Among the country’s top export markets as of February were Japan ( $822.7 million), United States ($756.0 million), China ($611.6 million), Hong Kong ($526.9 million) and Singapore ($310.6 million).
“To unlock the export potential of the Philippines, we need to better understand the needs of our clients, utilize our preferential trade arrangements, such as Regional Comprehensive Economic Partnership (RCEP), make our products and services more visible in international markets through trade promotion, and more importantly, invest and expand our production capabilities to meet the demands of foreign markets” Pascual said.

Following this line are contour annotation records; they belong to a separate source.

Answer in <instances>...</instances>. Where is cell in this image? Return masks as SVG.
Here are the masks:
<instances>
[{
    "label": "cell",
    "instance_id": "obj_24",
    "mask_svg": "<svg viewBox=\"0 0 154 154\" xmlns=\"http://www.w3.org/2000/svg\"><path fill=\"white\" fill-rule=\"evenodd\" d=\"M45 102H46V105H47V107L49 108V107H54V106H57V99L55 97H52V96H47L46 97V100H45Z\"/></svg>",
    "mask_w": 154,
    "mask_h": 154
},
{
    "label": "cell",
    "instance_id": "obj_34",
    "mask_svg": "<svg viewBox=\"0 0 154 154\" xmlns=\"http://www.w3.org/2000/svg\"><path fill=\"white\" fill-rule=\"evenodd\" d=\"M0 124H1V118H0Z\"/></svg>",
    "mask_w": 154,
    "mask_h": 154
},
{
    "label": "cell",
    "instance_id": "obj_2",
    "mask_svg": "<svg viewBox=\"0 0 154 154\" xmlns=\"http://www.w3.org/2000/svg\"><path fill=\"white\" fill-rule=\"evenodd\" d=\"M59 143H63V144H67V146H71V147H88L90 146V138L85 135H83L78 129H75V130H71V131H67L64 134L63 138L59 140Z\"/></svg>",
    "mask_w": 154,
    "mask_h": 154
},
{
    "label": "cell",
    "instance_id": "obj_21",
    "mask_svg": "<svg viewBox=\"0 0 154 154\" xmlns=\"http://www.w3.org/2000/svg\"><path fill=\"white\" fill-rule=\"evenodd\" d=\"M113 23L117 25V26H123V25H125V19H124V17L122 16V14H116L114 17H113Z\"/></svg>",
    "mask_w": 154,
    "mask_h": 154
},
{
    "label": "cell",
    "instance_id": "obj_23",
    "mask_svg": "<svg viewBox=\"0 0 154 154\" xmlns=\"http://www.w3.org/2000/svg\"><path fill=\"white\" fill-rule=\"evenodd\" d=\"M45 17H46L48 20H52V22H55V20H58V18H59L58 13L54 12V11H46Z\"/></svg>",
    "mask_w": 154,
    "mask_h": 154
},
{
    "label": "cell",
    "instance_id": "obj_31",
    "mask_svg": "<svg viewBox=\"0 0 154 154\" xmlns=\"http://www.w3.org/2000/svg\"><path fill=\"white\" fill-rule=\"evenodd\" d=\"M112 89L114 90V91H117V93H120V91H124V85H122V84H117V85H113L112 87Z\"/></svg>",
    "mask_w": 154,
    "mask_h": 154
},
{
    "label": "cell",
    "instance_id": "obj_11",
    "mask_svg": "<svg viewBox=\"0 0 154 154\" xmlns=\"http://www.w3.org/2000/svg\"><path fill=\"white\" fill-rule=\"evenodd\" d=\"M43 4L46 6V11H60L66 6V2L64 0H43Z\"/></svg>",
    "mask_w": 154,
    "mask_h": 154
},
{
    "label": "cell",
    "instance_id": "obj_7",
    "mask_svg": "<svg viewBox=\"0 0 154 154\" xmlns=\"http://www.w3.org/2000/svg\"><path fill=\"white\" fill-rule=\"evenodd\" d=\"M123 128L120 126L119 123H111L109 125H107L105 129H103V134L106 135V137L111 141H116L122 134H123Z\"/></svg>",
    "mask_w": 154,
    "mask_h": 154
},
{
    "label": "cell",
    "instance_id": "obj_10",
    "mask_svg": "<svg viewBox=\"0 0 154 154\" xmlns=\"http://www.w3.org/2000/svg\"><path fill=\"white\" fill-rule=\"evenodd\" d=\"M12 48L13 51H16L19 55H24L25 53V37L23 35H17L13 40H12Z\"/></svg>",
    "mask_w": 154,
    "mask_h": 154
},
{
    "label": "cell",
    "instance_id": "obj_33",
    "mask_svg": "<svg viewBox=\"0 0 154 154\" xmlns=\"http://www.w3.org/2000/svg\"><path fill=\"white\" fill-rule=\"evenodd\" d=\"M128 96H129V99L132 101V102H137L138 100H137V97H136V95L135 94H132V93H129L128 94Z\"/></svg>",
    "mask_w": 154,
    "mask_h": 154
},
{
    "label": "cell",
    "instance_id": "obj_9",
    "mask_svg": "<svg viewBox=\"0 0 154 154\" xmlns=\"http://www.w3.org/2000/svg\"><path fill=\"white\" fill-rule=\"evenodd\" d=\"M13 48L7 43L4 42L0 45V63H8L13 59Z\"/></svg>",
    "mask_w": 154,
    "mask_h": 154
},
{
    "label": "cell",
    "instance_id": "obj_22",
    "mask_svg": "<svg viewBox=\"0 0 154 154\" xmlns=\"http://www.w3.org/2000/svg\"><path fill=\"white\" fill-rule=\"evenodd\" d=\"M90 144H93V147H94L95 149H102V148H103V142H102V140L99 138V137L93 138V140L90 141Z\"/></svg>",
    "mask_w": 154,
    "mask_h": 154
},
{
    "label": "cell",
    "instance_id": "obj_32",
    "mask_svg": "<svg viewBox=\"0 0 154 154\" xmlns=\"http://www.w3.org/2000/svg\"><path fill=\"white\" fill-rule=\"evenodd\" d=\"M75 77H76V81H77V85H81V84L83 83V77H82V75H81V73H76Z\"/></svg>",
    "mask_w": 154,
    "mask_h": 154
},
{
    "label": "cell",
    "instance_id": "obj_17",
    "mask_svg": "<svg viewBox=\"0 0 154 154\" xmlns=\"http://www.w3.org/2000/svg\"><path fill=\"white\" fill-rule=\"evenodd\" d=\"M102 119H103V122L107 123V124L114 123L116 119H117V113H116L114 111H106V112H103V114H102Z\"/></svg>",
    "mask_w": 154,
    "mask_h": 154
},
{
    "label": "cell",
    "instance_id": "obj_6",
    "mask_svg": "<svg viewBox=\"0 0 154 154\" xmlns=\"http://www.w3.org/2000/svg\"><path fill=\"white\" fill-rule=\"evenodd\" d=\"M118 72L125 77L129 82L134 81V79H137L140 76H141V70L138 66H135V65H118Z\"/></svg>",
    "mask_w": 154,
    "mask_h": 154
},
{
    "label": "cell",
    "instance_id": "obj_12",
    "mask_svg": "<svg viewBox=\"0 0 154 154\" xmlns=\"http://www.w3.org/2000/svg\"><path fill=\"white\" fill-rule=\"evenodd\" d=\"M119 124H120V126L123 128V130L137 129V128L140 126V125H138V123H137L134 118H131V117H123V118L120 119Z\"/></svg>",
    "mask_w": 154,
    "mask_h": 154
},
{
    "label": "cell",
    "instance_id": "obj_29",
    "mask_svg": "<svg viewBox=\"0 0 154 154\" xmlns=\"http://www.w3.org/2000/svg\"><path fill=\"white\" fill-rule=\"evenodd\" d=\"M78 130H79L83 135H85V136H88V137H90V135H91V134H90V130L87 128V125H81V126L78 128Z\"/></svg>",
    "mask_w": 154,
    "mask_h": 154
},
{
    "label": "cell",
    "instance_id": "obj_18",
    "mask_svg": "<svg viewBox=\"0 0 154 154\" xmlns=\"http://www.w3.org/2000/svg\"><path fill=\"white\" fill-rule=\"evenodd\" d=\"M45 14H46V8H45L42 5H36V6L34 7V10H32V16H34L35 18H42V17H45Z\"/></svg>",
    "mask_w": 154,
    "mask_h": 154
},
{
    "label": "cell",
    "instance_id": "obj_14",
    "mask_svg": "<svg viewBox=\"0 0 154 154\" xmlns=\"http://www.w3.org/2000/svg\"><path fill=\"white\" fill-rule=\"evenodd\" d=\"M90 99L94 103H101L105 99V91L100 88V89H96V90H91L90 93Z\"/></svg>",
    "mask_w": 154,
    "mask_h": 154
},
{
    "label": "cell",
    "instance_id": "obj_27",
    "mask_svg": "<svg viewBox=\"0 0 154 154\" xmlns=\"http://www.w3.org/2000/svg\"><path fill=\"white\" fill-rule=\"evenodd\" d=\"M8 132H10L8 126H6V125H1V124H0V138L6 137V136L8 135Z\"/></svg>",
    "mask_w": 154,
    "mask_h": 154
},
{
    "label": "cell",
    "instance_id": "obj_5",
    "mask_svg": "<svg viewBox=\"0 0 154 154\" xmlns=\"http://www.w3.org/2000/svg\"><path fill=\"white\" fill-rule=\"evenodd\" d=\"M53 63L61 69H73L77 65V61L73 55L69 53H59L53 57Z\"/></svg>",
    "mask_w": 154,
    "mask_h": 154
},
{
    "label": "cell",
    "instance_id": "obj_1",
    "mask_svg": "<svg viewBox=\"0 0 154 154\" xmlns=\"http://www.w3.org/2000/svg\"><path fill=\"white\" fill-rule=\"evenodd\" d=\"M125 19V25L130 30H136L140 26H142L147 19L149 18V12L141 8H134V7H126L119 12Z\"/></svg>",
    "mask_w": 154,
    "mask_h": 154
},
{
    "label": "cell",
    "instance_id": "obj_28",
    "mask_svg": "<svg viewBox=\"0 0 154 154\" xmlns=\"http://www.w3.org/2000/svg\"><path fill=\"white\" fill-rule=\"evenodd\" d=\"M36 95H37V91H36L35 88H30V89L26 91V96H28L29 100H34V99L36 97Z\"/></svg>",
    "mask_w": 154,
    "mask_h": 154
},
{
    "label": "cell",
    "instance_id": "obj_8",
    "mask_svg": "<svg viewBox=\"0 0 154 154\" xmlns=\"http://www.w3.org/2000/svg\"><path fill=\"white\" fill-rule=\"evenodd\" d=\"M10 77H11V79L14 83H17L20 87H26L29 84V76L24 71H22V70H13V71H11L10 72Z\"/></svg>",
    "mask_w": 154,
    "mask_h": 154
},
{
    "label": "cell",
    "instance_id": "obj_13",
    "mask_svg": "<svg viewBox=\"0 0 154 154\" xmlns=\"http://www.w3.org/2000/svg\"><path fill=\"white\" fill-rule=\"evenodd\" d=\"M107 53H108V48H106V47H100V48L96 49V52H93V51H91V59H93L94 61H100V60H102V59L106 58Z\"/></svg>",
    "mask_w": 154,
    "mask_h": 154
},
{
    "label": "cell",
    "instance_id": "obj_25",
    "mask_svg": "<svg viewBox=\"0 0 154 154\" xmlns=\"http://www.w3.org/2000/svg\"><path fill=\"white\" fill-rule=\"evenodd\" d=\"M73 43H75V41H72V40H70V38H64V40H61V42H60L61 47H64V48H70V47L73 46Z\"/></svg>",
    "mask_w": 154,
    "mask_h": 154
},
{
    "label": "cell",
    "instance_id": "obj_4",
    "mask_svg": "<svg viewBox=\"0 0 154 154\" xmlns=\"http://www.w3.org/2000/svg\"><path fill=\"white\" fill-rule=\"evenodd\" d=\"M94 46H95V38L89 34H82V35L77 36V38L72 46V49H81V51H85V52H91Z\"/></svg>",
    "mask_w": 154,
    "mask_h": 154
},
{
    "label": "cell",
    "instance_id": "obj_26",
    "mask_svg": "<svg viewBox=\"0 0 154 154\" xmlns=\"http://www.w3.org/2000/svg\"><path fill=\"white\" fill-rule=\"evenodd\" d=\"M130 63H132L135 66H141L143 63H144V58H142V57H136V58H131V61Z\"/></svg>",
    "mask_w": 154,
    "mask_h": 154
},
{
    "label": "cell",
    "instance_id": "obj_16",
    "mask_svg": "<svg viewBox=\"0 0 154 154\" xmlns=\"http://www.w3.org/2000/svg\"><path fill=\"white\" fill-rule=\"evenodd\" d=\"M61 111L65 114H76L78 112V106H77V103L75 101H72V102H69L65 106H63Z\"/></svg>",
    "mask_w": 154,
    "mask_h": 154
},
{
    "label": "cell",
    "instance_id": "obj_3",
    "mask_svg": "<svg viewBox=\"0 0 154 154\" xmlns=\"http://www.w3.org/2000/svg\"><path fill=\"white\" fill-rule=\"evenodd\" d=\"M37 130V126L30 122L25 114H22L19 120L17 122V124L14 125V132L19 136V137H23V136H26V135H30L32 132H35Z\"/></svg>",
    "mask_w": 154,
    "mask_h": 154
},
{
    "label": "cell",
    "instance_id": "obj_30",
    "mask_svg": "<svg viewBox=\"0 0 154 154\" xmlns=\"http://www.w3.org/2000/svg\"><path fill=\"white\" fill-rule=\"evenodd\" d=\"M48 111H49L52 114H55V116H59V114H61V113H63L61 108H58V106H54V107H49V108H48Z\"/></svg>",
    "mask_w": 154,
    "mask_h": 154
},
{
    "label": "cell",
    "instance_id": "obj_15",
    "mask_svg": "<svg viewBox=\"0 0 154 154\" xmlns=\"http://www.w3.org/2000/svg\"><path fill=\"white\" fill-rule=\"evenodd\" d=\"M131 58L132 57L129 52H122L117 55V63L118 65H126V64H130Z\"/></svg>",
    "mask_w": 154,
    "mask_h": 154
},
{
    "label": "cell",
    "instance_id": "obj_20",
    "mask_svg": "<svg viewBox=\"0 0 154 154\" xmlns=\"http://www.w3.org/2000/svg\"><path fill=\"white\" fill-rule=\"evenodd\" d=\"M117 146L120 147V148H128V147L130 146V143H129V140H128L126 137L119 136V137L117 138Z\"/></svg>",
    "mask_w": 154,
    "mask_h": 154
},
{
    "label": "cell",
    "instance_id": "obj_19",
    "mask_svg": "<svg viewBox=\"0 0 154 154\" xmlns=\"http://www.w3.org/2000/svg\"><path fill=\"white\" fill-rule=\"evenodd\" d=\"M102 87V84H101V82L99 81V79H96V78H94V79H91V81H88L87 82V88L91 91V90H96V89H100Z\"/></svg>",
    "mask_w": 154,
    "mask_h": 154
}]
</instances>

Moreover, in line with foreign investments, Board of Investments (BOI) Investment Promotion Services executive director Evariste Cagatan said that they continue to work to realize investment pledges made during President Marcos’ various foreign trips.
“The investment pledges that we received from the President’s visits to different countries, we continue to work these out so that we can realize them. Of course those are all investment leads, there’s still a lot that needs to be done to realize these investments,” Cagatan said in Filipino during a news forum over the weekend.
“But it’s good to note that while we are working to realize these investment pledges, in the BOI, we are seeing good developments,” Cagatan said, highlighting that the BOI has approved P463-billion worth of investments in the first quarter.
The first quarter figure is a 155-percent increase from the P182 billion worth of investments approved by the BOI in the first quarter of last year.
Of the total, approved foreign investments surged by a dramatic 3,722 percent to P165 billion from only P4.33 billion a year ago.
Similarly, local investment approvals also posted a 68-percent growth to P298 billion in the first three months from P177 billion in the same period last year.
“With investment prospects being very positive, and as we continue to receive serious interest from global investors, we are definitely on track to meeting our new annual investment target of P1.5 trillion,” Pascual said earlier.
The bulk of foreign capital came from Germany (P157 billion) followed by the Netherlands (P2.7 billion), the United States (P1.2 billion), Japan (P524 million) and the United Kingdom (P293 million).
In terms of regional dispersion, investments in Western Visayas led the way with P293.3 billion while Calabarzon took second place with P112.7 billion. This was followed by Ilocos Region (P38.7 billion), Davao Region (P3.6 billion) and Eastern Visayas (P3.6 billion), completing the top five regions.